We often speak of the Moving Train as an institution — with its constitution, its CAC registration, its ₦48 million in welfare contributions, its three Chairmen and growing membership across continents. But before any of that existed, there was a phone call. A piece of devastating news. And a group of friends who decided to respond in a way that changed all of their lives.
The Call That Changed Everything
In 2020, Mr. Daniel Anyaeri — one of six Nigerian friends living in Italy — received word that his mother had passed away. The grief was immediate and profound. But what followed it was something that would prove equally powerful: the response of his friends.
Mr. Chinatu Ubani, moved by both the loss itself and by a recognition of a deeper problem — that people living abroad face such moments without the communal infrastructure they would have had at home — made a proposal. Not just to support Daniel in this moment, but to build something that would support all of them in every moment like this, for the rest of their lives.
The Anatomy of a Founding Moment
What is remarkable about the Moving Train's origin is not just what was proposed, but how it was received. Six men, in the middle of their own busy lives, heard a proposal to formally commit to one another and said yes. Without hesitation. Without extended negotiation.
That response says something important about who these men were and what they understood about life. They recognised that the loneliness and vulnerability of diaspora life was not a personal failing to be managed individually. It was a structural condition that required a structural response.
Grief shows you who your real community is. If you don't have one, it shows you that too.
Transforming Pain into Architecture
The decision these men made was not to merely provide comfort in the moment — it was to build an architecture that would prevent the sense of aloneness that makes moments of grief unbearable. A Committee of Friends. A structure with obligations. A framework for showing up.

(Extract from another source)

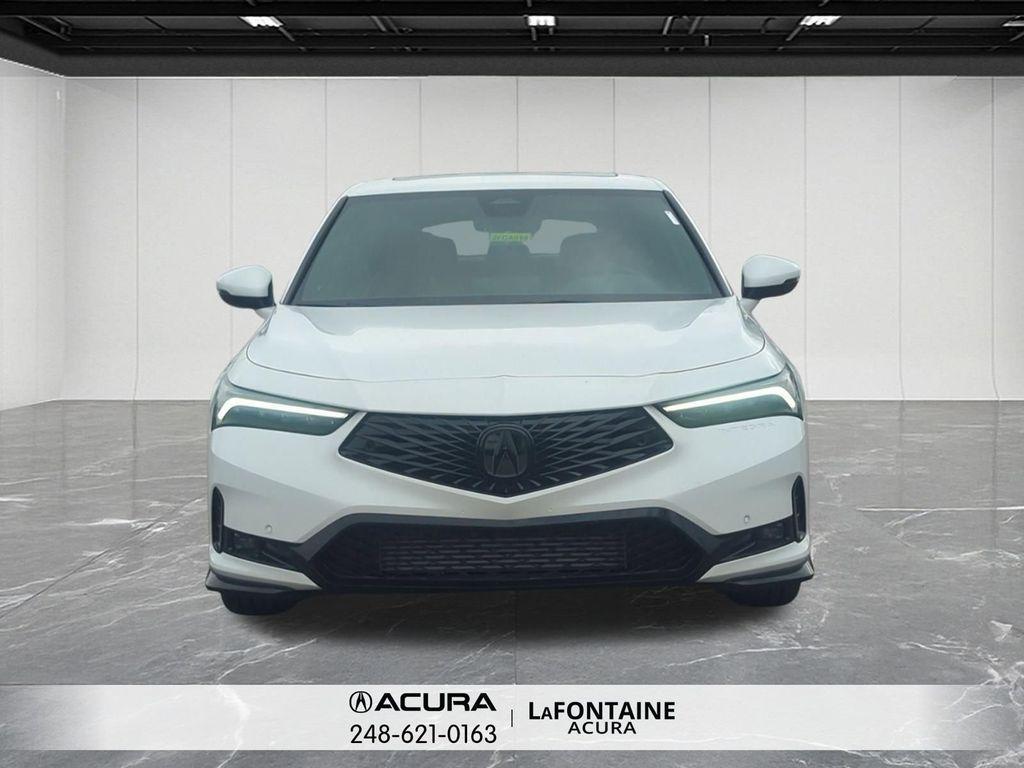 new 2026 Acura Integra car, priced at $37,845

Two additional members were invited to join — Mr. Bertrand Chekwube Ugorji and Mr. Samson Ndenojuo — expanding the circle and deepening the commitment. As the group grew, so did its intentionality. A name was chosen. A motto was adopted. A constitution was drafted. Legal registration was sought.
What Mr. Anyaeri's Loss Made Possible
It would be inappropriate to describe grief as a gift. But there is a truth that those who have been through significant loss often recognise: pain, when it is responded to with wisdom and intention, has the capacity to produce extraordinary things.
The Moving Train — with its global membership, its millions in welfare contributions, its upcoming convention, its constitution and governance and growing legacy — all of it traces back to a loss that happened in 2020 and a group of friends who refused to let that loss be the end of the story. They made it the beginning instead.